▶ [数据部分]

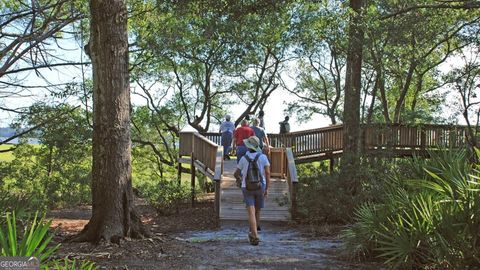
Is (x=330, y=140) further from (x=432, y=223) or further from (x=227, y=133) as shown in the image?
(x=432, y=223)

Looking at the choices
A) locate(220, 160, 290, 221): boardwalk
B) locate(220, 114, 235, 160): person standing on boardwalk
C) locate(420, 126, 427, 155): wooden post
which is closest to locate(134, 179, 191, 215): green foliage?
locate(220, 160, 290, 221): boardwalk

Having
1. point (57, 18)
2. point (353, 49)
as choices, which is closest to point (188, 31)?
point (57, 18)

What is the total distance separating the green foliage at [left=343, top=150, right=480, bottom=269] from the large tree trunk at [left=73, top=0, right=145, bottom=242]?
10.6 feet

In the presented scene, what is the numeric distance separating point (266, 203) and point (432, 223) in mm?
7638

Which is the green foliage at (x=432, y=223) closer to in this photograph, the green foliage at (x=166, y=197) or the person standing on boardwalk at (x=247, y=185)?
the person standing on boardwalk at (x=247, y=185)

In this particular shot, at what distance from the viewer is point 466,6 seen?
12.6 m

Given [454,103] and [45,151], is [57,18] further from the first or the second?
[454,103]

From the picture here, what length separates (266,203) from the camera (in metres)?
12.9

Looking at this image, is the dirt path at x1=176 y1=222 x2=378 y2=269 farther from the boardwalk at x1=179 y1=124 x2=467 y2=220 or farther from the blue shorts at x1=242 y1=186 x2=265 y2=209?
the boardwalk at x1=179 y1=124 x2=467 y2=220

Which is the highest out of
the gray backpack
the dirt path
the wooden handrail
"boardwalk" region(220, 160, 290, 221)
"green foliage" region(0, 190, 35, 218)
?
the wooden handrail

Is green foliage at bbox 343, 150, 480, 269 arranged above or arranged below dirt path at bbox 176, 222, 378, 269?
above

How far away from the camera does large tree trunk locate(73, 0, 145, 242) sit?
6.78 m

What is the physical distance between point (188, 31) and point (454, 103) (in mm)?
11943

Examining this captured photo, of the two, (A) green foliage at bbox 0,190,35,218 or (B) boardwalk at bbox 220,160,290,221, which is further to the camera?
(B) boardwalk at bbox 220,160,290,221
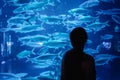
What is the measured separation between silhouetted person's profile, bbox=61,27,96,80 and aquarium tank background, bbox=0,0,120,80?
536cm

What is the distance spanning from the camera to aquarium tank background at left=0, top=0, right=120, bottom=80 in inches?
306

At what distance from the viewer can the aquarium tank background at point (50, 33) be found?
778cm

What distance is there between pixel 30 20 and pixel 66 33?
1.16 meters

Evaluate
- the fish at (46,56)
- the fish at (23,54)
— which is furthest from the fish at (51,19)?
the fish at (23,54)

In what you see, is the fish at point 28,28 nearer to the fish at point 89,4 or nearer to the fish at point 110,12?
the fish at point 89,4

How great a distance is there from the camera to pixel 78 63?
2209mm

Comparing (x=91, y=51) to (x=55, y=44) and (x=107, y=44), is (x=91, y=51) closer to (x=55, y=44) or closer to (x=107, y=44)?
(x=107, y=44)

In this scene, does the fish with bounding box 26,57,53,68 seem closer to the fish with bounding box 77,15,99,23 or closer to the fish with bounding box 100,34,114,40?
the fish with bounding box 77,15,99,23

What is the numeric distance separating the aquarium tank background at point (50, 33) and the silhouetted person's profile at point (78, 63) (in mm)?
5356

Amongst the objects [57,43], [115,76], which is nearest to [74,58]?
[57,43]

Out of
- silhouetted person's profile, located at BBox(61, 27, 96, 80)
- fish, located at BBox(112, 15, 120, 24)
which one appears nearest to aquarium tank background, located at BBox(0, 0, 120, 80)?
fish, located at BBox(112, 15, 120, 24)

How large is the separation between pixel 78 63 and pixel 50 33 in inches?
228

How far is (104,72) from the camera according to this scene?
26.5 ft

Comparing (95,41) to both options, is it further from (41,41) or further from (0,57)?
(0,57)
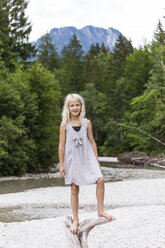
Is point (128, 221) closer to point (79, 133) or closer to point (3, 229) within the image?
point (3, 229)

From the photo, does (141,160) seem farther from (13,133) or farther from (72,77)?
(72,77)

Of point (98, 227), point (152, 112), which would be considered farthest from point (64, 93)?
point (98, 227)

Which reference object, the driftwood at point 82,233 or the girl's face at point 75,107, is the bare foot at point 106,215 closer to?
the driftwood at point 82,233

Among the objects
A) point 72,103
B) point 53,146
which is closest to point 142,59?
point 53,146

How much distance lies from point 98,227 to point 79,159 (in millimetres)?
4532

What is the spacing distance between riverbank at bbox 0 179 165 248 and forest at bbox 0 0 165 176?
8196 millimetres

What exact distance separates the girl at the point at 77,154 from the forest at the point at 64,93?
16318 mm

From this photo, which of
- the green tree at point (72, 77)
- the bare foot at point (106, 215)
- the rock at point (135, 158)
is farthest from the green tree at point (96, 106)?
the bare foot at point (106, 215)

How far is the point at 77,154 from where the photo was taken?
491 cm

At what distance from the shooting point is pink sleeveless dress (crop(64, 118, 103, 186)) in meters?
4.85

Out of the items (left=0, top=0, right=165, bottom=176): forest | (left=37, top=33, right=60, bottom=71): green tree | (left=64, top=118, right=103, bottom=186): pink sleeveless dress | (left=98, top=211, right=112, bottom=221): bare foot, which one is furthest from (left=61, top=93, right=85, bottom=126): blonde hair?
(left=37, top=33, right=60, bottom=71): green tree

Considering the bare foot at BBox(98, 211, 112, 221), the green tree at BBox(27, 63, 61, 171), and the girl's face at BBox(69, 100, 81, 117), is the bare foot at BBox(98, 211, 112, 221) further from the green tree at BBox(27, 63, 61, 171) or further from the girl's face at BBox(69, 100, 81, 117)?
the green tree at BBox(27, 63, 61, 171)

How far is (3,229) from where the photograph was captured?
904cm

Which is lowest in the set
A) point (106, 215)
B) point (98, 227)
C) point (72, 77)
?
point (98, 227)
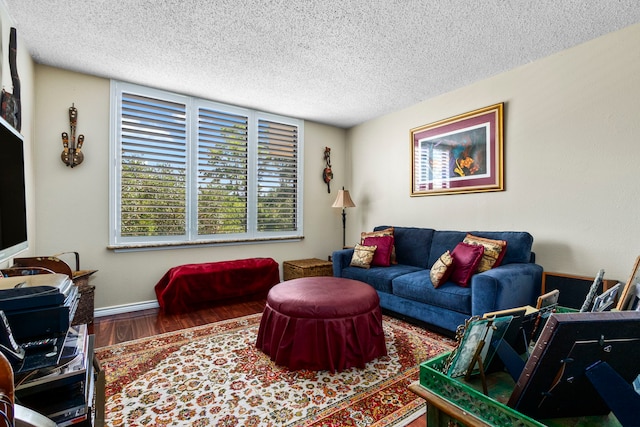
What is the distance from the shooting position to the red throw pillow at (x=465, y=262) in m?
2.60

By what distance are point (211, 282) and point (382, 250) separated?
2052 millimetres

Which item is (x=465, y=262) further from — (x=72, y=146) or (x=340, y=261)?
(x=72, y=146)

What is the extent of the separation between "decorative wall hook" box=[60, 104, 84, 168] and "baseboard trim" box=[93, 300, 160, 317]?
1.55 metres

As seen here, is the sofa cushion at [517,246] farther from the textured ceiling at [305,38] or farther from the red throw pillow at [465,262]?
the textured ceiling at [305,38]

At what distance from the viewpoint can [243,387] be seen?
6.15 feet

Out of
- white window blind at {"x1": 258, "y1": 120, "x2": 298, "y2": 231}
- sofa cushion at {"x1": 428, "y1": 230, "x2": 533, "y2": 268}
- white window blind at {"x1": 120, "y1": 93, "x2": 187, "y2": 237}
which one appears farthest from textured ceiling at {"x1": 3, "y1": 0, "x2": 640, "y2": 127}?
sofa cushion at {"x1": 428, "y1": 230, "x2": 533, "y2": 268}

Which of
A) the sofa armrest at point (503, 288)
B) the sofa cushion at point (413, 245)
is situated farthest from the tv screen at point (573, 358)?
the sofa cushion at point (413, 245)

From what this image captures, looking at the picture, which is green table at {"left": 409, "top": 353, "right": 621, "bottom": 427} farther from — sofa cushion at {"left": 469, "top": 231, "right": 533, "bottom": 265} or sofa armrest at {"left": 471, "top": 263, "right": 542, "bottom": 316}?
sofa cushion at {"left": 469, "top": 231, "right": 533, "bottom": 265}

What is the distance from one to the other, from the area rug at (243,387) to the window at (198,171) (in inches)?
58.5

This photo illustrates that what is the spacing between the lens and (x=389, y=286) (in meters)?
3.05

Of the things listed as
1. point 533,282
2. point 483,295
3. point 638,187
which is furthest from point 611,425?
point 638,187

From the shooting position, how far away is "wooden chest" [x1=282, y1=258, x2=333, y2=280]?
3973 mm

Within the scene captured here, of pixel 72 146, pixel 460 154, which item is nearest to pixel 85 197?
pixel 72 146

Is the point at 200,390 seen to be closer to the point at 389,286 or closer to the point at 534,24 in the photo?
the point at 389,286
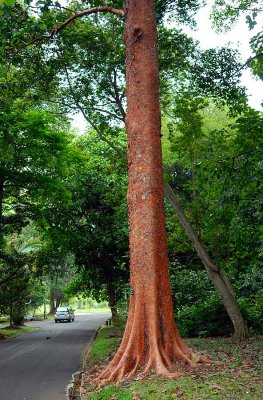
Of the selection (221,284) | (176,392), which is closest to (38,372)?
(221,284)

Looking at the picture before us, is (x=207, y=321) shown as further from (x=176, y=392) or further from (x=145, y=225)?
(x=176, y=392)

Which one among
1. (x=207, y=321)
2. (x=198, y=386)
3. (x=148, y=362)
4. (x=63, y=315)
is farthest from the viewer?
(x=63, y=315)

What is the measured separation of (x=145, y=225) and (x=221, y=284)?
6198mm

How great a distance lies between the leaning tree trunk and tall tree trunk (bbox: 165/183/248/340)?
559 centimetres

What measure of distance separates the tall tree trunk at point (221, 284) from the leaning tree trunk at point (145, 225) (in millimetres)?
5587

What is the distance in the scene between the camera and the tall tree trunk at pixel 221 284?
497 inches

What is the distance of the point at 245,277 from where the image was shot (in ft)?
56.2

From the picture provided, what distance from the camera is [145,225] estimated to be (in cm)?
A: 757

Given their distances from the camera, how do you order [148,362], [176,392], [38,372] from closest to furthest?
[176,392]
[148,362]
[38,372]

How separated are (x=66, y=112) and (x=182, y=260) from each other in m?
10.3

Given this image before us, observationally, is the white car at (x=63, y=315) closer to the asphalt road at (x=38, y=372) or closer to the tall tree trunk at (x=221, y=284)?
the asphalt road at (x=38, y=372)

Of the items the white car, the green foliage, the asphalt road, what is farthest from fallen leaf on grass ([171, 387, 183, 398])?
the white car

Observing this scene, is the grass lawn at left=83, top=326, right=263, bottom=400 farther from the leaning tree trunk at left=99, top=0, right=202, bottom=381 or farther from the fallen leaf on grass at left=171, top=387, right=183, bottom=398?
the leaning tree trunk at left=99, top=0, right=202, bottom=381

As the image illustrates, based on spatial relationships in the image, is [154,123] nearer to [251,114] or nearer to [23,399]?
[251,114]
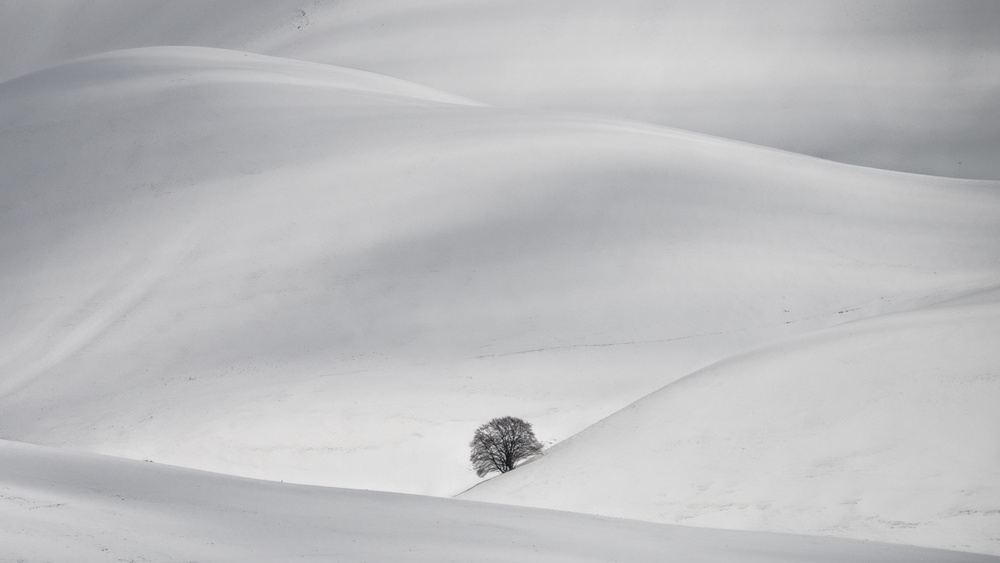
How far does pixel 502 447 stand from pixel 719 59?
1205 inches

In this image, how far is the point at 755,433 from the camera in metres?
13.8

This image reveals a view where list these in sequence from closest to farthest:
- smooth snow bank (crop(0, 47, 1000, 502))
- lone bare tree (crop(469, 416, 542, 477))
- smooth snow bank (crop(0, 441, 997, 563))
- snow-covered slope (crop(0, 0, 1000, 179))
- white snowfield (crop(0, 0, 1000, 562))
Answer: smooth snow bank (crop(0, 441, 997, 563))
white snowfield (crop(0, 0, 1000, 562))
lone bare tree (crop(469, 416, 542, 477))
smooth snow bank (crop(0, 47, 1000, 502))
snow-covered slope (crop(0, 0, 1000, 179))

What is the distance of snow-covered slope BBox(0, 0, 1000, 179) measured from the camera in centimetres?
3812

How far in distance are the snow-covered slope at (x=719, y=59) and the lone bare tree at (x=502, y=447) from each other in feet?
82.2

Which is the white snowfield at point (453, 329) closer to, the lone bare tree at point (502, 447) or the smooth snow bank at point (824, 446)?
the smooth snow bank at point (824, 446)

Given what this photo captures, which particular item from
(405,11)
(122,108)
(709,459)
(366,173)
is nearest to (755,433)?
(709,459)

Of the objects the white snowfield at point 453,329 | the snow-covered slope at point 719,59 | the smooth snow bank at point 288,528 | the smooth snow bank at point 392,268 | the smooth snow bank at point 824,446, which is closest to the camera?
the smooth snow bank at point 288,528

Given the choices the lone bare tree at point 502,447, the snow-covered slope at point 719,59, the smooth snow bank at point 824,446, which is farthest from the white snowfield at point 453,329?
the snow-covered slope at point 719,59

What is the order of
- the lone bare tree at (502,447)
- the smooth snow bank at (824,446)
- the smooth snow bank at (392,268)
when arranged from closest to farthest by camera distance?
1. the smooth snow bank at (824,446)
2. the lone bare tree at (502,447)
3. the smooth snow bank at (392,268)

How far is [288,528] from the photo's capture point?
339 inches

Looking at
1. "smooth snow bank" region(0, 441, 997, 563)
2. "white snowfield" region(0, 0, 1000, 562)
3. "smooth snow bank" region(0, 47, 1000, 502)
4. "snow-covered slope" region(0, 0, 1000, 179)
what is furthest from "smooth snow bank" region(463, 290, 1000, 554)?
"snow-covered slope" region(0, 0, 1000, 179)

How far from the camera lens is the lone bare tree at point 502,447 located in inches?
642

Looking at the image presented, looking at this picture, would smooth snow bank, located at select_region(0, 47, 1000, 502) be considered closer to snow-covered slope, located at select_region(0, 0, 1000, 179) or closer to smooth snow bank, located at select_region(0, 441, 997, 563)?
smooth snow bank, located at select_region(0, 441, 997, 563)

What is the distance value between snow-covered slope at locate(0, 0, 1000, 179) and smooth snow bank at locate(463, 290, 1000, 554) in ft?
78.7
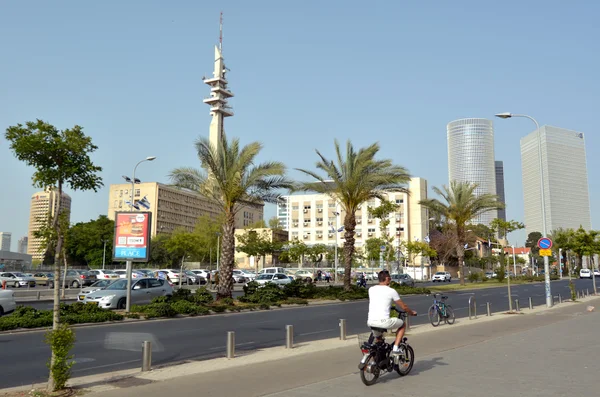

▶ [练习目标] 请返回上面所有包含"white"一词的行，大小写须完全一致。

▶ [任务作答]
- white window blind at {"x1": 258, "y1": 120, "x2": 298, "y2": 231}
- white window blind at {"x1": 120, "y1": 93, "x2": 187, "y2": 237}
Given this image before us, observationally, is the white car at (x=63, y=315) closer to the asphalt road at (x=38, y=372) or closer to the tall tree trunk at (x=221, y=284)?
Of the items the white car, the green foliage, the asphalt road, what is farthest from fallen leaf on grass ([171, 387, 183, 398])?
the white car
- white snowfield (crop(0, 0, 1000, 562))
white snowfield (crop(0, 0, 1000, 562))
Which is the white snowfield at point (453, 329) closer to, the lone bare tree at point (502, 447) or the smooth snow bank at point (824, 446)?
Of the objects the white snowfield at point 453,329 | the snow-covered slope at point 719,59 | the smooth snow bank at point 288,528 | the smooth snow bank at point 392,268 | the smooth snow bank at point 824,446, which is closest to the camera?
Given the choices the lone bare tree at point 502,447, the snow-covered slope at point 719,59, the smooth snow bank at point 824,446, which is farthest from the white snowfield at point 453,329?
2. "white snowfield" region(0, 0, 1000, 562)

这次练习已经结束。